Optimised EmEditor Macro to return Min/Max column lengths on large delimited data

185 Views Asked by At

I currently have large delimited data sets and I need to return the min\max lengths for each column. I'm currently using the following code in Emeditor v20.3, which works great, but am wondering if there is a quicker way, particularly when there are million of lines of data and hundreds of columns (and this code is slow).

Any quicker approaches or ideas would that could be wrapped into a javascript macro would be much appreciated.

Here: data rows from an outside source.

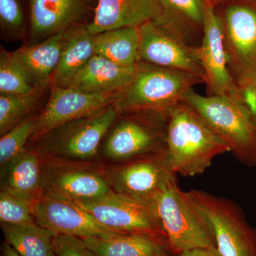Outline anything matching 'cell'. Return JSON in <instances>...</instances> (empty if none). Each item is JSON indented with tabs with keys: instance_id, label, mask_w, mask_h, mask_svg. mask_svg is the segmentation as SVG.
Segmentation results:
<instances>
[{
	"instance_id": "obj_10",
	"label": "cell",
	"mask_w": 256,
	"mask_h": 256,
	"mask_svg": "<svg viewBox=\"0 0 256 256\" xmlns=\"http://www.w3.org/2000/svg\"><path fill=\"white\" fill-rule=\"evenodd\" d=\"M195 52L203 70L207 96H227L240 100V90L227 64L222 18L208 0H205L201 44L195 47Z\"/></svg>"
},
{
	"instance_id": "obj_26",
	"label": "cell",
	"mask_w": 256,
	"mask_h": 256,
	"mask_svg": "<svg viewBox=\"0 0 256 256\" xmlns=\"http://www.w3.org/2000/svg\"><path fill=\"white\" fill-rule=\"evenodd\" d=\"M46 89L25 95L0 94V136L22 122L36 107Z\"/></svg>"
},
{
	"instance_id": "obj_15",
	"label": "cell",
	"mask_w": 256,
	"mask_h": 256,
	"mask_svg": "<svg viewBox=\"0 0 256 256\" xmlns=\"http://www.w3.org/2000/svg\"><path fill=\"white\" fill-rule=\"evenodd\" d=\"M122 94H88L72 88L50 87V99L36 118L32 138L36 139L68 121L97 114L116 104Z\"/></svg>"
},
{
	"instance_id": "obj_34",
	"label": "cell",
	"mask_w": 256,
	"mask_h": 256,
	"mask_svg": "<svg viewBox=\"0 0 256 256\" xmlns=\"http://www.w3.org/2000/svg\"><path fill=\"white\" fill-rule=\"evenodd\" d=\"M208 1L216 8V6H218V5L225 2L229 1V0H208Z\"/></svg>"
},
{
	"instance_id": "obj_28",
	"label": "cell",
	"mask_w": 256,
	"mask_h": 256,
	"mask_svg": "<svg viewBox=\"0 0 256 256\" xmlns=\"http://www.w3.org/2000/svg\"><path fill=\"white\" fill-rule=\"evenodd\" d=\"M40 88L32 84L26 74L15 60L12 52L1 46L0 50V94L25 95Z\"/></svg>"
},
{
	"instance_id": "obj_2",
	"label": "cell",
	"mask_w": 256,
	"mask_h": 256,
	"mask_svg": "<svg viewBox=\"0 0 256 256\" xmlns=\"http://www.w3.org/2000/svg\"><path fill=\"white\" fill-rule=\"evenodd\" d=\"M204 82L200 74L140 62L132 82L114 106L120 114L148 112L169 117L188 90Z\"/></svg>"
},
{
	"instance_id": "obj_19",
	"label": "cell",
	"mask_w": 256,
	"mask_h": 256,
	"mask_svg": "<svg viewBox=\"0 0 256 256\" xmlns=\"http://www.w3.org/2000/svg\"><path fill=\"white\" fill-rule=\"evenodd\" d=\"M65 35L66 32H62L12 52L15 60L35 86L44 89L50 86L62 55Z\"/></svg>"
},
{
	"instance_id": "obj_18",
	"label": "cell",
	"mask_w": 256,
	"mask_h": 256,
	"mask_svg": "<svg viewBox=\"0 0 256 256\" xmlns=\"http://www.w3.org/2000/svg\"><path fill=\"white\" fill-rule=\"evenodd\" d=\"M136 66L119 65L95 54L68 88L88 94H122L132 82Z\"/></svg>"
},
{
	"instance_id": "obj_20",
	"label": "cell",
	"mask_w": 256,
	"mask_h": 256,
	"mask_svg": "<svg viewBox=\"0 0 256 256\" xmlns=\"http://www.w3.org/2000/svg\"><path fill=\"white\" fill-rule=\"evenodd\" d=\"M1 168V190L31 203L42 196L43 164L37 151L26 150Z\"/></svg>"
},
{
	"instance_id": "obj_25",
	"label": "cell",
	"mask_w": 256,
	"mask_h": 256,
	"mask_svg": "<svg viewBox=\"0 0 256 256\" xmlns=\"http://www.w3.org/2000/svg\"><path fill=\"white\" fill-rule=\"evenodd\" d=\"M5 240L21 256H50L56 234L36 223L28 225L1 224Z\"/></svg>"
},
{
	"instance_id": "obj_6",
	"label": "cell",
	"mask_w": 256,
	"mask_h": 256,
	"mask_svg": "<svg viewBox=\"0 0 256 256\" xmlns=\"http://www.w3.org/2000/svg\"><path fill=\"white\" fill-rule=\"evenodd\" d=\"M223 24L230 74L238 88L256 82V0H229L216 8Z\"/></svg>"
},
{
	"instance_id": "obj_29",
	"label": "cell",
	"mask_w": 256,
	"mask_h": 256,
	"mask_svg": "<svg viewBox=\"0 0 256 256\" xmlns=\"http://www.w3.org/2000/svg\"><path fill=\"white\" fill-rule=\"evenodd\" d=\"M36 118L26 119L9 132L1 136L0 139V164L1 166L9 162L16 156L26 150V142L33 137L36 130Z\"/></svg>"
},
{
	"instance_id": "obj_14",
	"label": "cell",
	"mask_w": 256,
	"mask_h": 256,
	"mask_svg": "<svg viewBox=\"0 0 256 256\" xmlns=\"http://www.w3.org/2000/svg\"><path fill=\"white\" fill-rule=\"evenodd\" d=\"M112 191L108 180L85 166L53 163L43 168L42 193L72 202L95 201Z\"/></svg>"
},
{
	"instance_id": "obj_31",
	"label": "cell",
	"mask_w": 256,
	"mask_h": 256,
	"mask_svg": "<svg viewBox=\"0 0 256 256\" xmlns=\"http://www.w3.org/2000/svg\"><path fill=\"white\" fill-rule=\"evenodd\" d=\"M53 249L56 256H96L82 238L72 236H56Z\"/></svg>"
},
{
	"instance_id": "obj_8",
	"label": "cell",
	"mask_w": 256,
	"mask_h": 256,
	"mask_svg": "<svg viewBox=\"0 0 256 256\" xmlns=\"http://www.w3.org/2000/svg\"><path fill=\"white\" fill-rule=\"evenodd\" d=\"M114 122L104 144L110 159L127 162L166 148L169 117L148 112H127Z\"/></svg>"
},
{
	"instance_id": "obj_12",
	"label": "cell",
	"mask_w": 256,
	"mask_h": 256,
	"mask_svg": "<svg viewBox=\"0 0 256 256\" xmlns=\"http://www.w3.org/2000/svg\"><path fill=\"white\" fill-rule=\"evenodd\" d=\"M96 4L97 0H28L30 35L26 44L88 24L94 18Z\"/></svg>"
},
{
	"instance_id": "obj_13",
	"label": "cell",
	"mask_w": 256,
	"mask_h": 256,
	"mask_svg": "<svg viewBox=\"0 0 256 256\" xmlns=\"http://www.w3.org/2000/svg\"><path fill=\"white\" fill-rule=\"evenodd\" d=\"M32 212L38 226L56 235L108 238L118 234L98 222L75 202L42 195L32 203Z\"/></svg>"
},
{
	"instance_id": "obj_36",
	"label": "cell",
	"mask_w": 256,
	"mask_h": 256,
	"mask_svg": "<svg viewBox=\"0 0 256 256\" xmlns=\"http://www.w3.org/2000/svg\"><path fill=\"white\" fill-rule=\"evenodd\" d=\"M255 124H256V122H255Z\"/></svg>"
},
{
	"instance_id": "obj_9",
	"label": "cell",
	"mask_w": 256,
	"mask_h": 256,
	"mask_svg": "<svg viewBox=\"0 0 256 256\" xmlns=\"http://www.w3.org/2000/svg\"><path fill=\"white\" fill-rule=\"evenodd\" d=\"M76 203L110 230L121 234L150 236L168 245L166 234L150 205L146 202L112 190L107 196L95 201Z\"/></svg>"
},
{
	"instance_id": "obj_32",
	"label": "cell",
	"mask_w": 256,
	"mask_h": 256,
	"mask_svg": "<svg viewBox=\"0 0 256 256\" xmlns=\"http://www.w3.org/2000/svg\"><path fill=\"white\" fill-rule=\"evenodd\" d=\"M178 256H222L218 250L206 248H196L183 252Z\"/></svg>"
},
{
	"instance_id": "obj_30",
	"label": "cell",
	"mask_w": 256,
	"mask_h": 256,
	"mask_svg": "<svg viewBox=\"0 0 256 256\" xmlns=\"http://www.w3.org/2000/svg\"><path fill=\"white\" fill-rule=\"evenodd\" d=\"M32 203L1 190L0 222L13 225H28L36 223L32 212Z\"/></svg>"
},
{
	"instance_id": "obj_3",
	"label": "cell",
	"mask_w": 256,
	"mask_h": 256,
	"mask_svg": "<svg viewBox=\"0 0 256 256\" xmlns=\"http://www.w3.org/2000/svg\"><path fill=\"white\" fill-rule=\"evenodd\" d=\"M184 195L212 234L222 256H256V230L228 198L192 190Z\"/></svg>"
},
{
	"instance_id": "obj_35",
	"label": "cell",
	"mask_w": 256,
	"mask_h": 256,
	"mask_svg": "<svg viewBox=\"0 0 256 256\" xmlns=\"http://www.w3.org/2000/svg\"><path fill=\"white\" fill-rule=\"evenodd\" d=\"M56 256V254H54V252H53V254H52V256Z\"/></svg>"
},
{
	"instance_id": "obj_33",
	"label": "cell",
	"mask_w": 256,
	"mask_h": 256,
	"mask_svg": "<svg viewBox=\"0 0 256 256\" xmlns=\"http://www.w3.org/2000/svg\"><path fill=\"white\" fill-rule=\"evenodd\" d=\"M2 252L3 256H21L6 242L3 244Z\"/></svg>"
},
{
	"instance_id": "obj_4",
	"label": "cell",
	"mask_w": 256,
	"mask_h": 256,
	"mask_svg": "<svg viewBox=\"0 0 256 256\" xmlns=\"http://www.w3.org/2000/svg\"><path fill=\"white\" fill-rule=\"evenodd\" d=\"M183 102L206 121L236 159L256 168V124L240 100L227 96H204L192 88Z\"/></svg>"
},
{
	"instance_id": "obj_16",
	"label": "cell",
	"mask_w": 256,
	"mask_h": 256,
	"mask_svg": "<svg viewBox=\"0 0 256 256\" xmlns=\"http://www.w3.org/2000/svg\"><path fill=\"white\" fill-rule=\"evenodd\" d=\"M176 175L170 170L165 149L126 162L112 174V188L149 204L170 178Z\"/></svg>"
},
{
	"instance_id": "obj_21",
	"label": "cell",
	"mask_w": 256,
	"mask_h": 256,
	"mask_svg": "<svg viewBox=\"0 0 256 256\" xmlns=\"http://www.w3.org/2000/svg\"><path fill=\"white\" fill-rule=\"evenodd\" d=\"M94 37L88 30L87 24L78 25L66 32L62 55L50 88L70 86L77 74L96 54Z\"/></svg>"
},
{
	"instance_id": "obj_17",
	"label": "cell",
	"mask_w": 256,
	"mask_h": 256,
	"mask_svg": "<svg viewBox=\"0 0 256 256\" xmlns=\"http://www.w3.org/2000/svg\"><path fill=\"white\" fill-rule=\"evenodd\" d=\"M159 0H97L94 18L87 28L96 35L122 28H140L162 18Z\"/></svg>"
},
{
	"instance_id": "obj_5",
	"label": "cell",
	"mask_w": 256,
	"mask_h": 256,
	"mask_svg": "<svg viewBox=\"0 0 256 256\" xmlns=\"http://www.w3.org/2000/svg\"><path fill=\"white\" fill-rule=\"evenodd\" d=\"M150 205L166 234L173 255L178 256L196 248L217 250L212 234L178 188L176 176L165 184L152 197Z\"/></svg>"
},
{
	"instance_id": "obj_7",
	"label": "cell",
	"mask_w": 256,
	"mask_h": 256,
	"mask_svg": "<svg viewBox=\"0 0 256 256\" xmlns=\"http://www.w3.org/2000/svg\"><path fill=\"white\" fill-rule=\"evenodd\" d=\"M119 116L114 104L97 114L68 121L34 139L37 148L53 159L77 162L92 159Z\"/></svg>"
},
{
	"instance_id": "obj_24",
	"label": "cell",
	"mask_w": 256,
	"mask_h": 256,
	"mask_svg": "<svg viewBox=\"0 0 256 256\" xmlns=\"http://www.w3.org/2000/svg\"><path fill=\"white\" fill-rule=\"evenodd\" d=\"M94 50L114 63L124 66H136L140 62L139 28H122L94 35Z\"/></svg>"
},
{
	"instance_id": "obj_22",
	"label": "cell",
	"mask_w": 256,
	"mask_h": 256,
	"mask_svg": "<svg viewBox=\"0 0 256 256\" xmlns=\"http://www.w3.org/2000/svg\"><path fill=\"white\" fill-rule=\"evenodd\" d=\"M96 256H175L166 242L142 234H116L82 238Z\"/></svg>"
},
{
	"instance_id": "obj_23",
	"label": "cell",
	"mask_w": 256,
	"mask_h": 256,
	"mask_svg": "<svg viewBox=\"0 0 256 256\" xmlns=\"http://www.w3.org/2000/svg\"><path fill=\"white\" fill-rule=\"evenodd\" d=\"M163 10L161 24L192 45L195 36L203 35L205 0H159ZM195 47V46H194Z\"/></svg>"
},
{
	"instance_id": "obj_27",
	"label": "cell",
	"mask_w": 256,
	"mask_h": 256,
	"mask_svg": "<svg viewBox=\"0 0 256 256\" xmlns=\"http://www.w3.org/2000/svg\"><path fill=\"white\" fill-rule=\"evenodd\" d=\"M0 30L5 41L28 38L30 16L22 0H0Z\"/></svg>"
},
{
	"instance_id": "obj_1",
	"label": "cell",
	"mask_w": 256,
	"mask_h": 256,
	"mask_svg": "<svg viewBox=\"0 0 256 256\" xmlns=\"http://www.w3.org/2000/svg\"><path fill=\"white\" fill-rule=\"evenodd\" d=\"M230 148L193 108L182 102L170 112L166 126L165 156L176 175L203 174L216 156Z\"/></svg>"
},
{
	"instance_id": "obj_11",
	"label": "cell",
	"mask_w": 256,
	"mask_h": 256,
	"mask_svg": "<svg viewBox=\"0 0 256 256\" xmlns=\"http://www.w3.org/2000/svg\"><path fill=\"white\" fill-rule=\"evenodd\" d=\"M139 32L140 62L204 76L195 47L172 30L150 22L140 26Z\"/></svg>"
}]
</instances>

for( col = colStart; col <= MaxCol; col++ ) {
    sTitle = document.GetCell( 1, col, eeCellIncludeNone );
    min = -1;
    max = 0;
    for( line = document.HeadingLines + 1; line < MaxLines; line++ ) {
        str = document.GetCell( line, col, eeCellIncludeQuotesAndDelimiter );
        if( min == -1 || min > str.length ) {
            min = str.length;
        }
        if( max < str.length ) {
            max = str.length;
        }
    }
    OutputBar.writeln( col + min + "    " + max + " " + sTitle);
}
1

There are 1 best solutions below

1
On BEST ANSWER

Please update EmEditor to 20.3.906 or later, and run this macro:

colStart = 1;
MaxCol = document.GetColumns();
document.selection.EndOfDocument();
yLastLine = document.selection.GetActivePointY( eePosCellLogical );

min = -1;
max = 0;
for( col = colStart; col <= MaxCol; col++ ) {
    sTitle = document.GetCell( 1, col, eeCellIncludeNone );
    document.selection.SetActivePoint( eePosCellLogical, col, 1 );
    
    editor.ExecuteCommandByID( 4064 );  // Find Empty or Shortest Cell
    y = document.selection.GetActivePointY( eePosCellLogical );
    if( y < yLastLine ) {  // check if not the last empty line
        str = document.GetCell( y, col, eeCellIncludeQuotes );
        min = str.length;
    }
    else {  // if the last empty line
        document.selection.SetActivePoint( eePosCellLogical, col, 1 );
        editor.ExecuteCommandByID( 4050 );  // Find Non-empty Shortest Cell
        y = document.selection.GetActivePointY( eePosCellLogical );
        str = document.GetCell( y, col, eeCellIncludeQuotes );
        min = str.length;
    }
    
    document.selection.SetActivePoint( eePosCellLogical, col, 1 );
    editor.ExecuteCommandByID( 4049 );  // Find Longest Cell
    y = document.selection.GetActivePointY( eePosCellLogical );
    str = document.GetCell( y, col, eeCellIncludeQuotes );
    max = str.length;
    OutputBar.writeln( col + " : " + min + "    " + max + " " + sTitle);
}